__Task description__
Copy out the data that comes next, character for character, and leave the images aside.

● ● ● ●

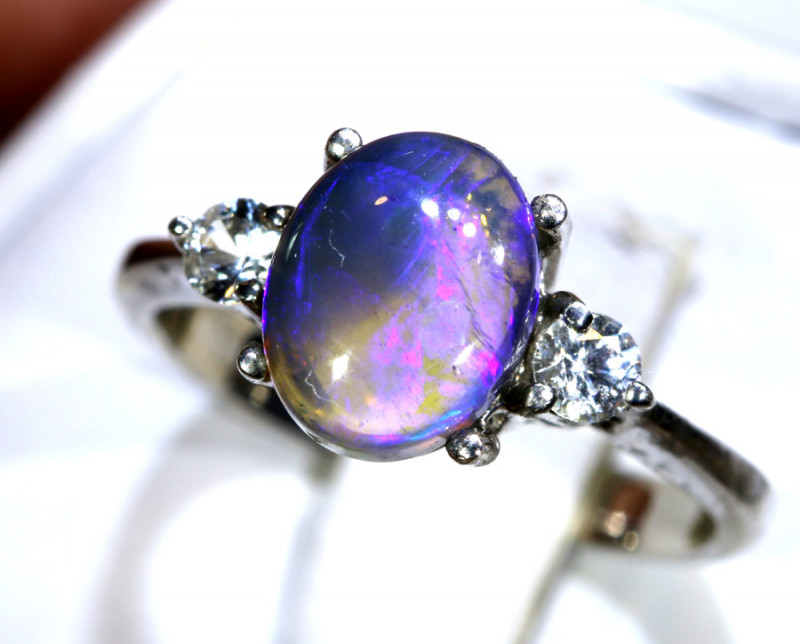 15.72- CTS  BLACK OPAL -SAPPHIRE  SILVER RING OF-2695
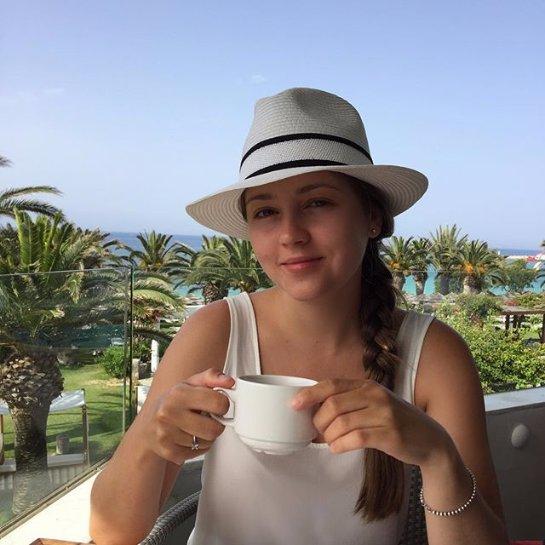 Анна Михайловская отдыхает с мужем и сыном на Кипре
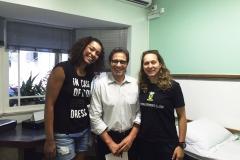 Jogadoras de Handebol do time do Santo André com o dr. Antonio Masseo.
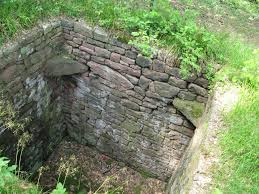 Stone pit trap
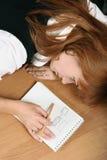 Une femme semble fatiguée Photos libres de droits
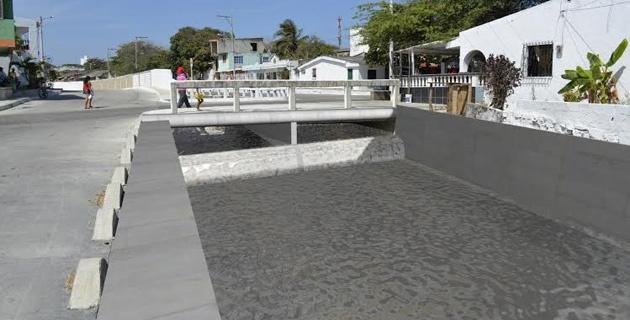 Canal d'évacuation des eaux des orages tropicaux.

● ● ● ●

__Task response__
 15.72- CTS  BLACK OPAL -SAPPHIRE  SILVER RING OF-2695
 Анна Михайловская отдыхает с мужем и сыном на Кипре
 Jogadoras de Handebol do time do Santo André com o dr. Antonio Masseo.
 Stone pit trap
 Une femme semble fatiguée Photos libres de droits
 Canal d'évacuation des eaux des orages tropicaux.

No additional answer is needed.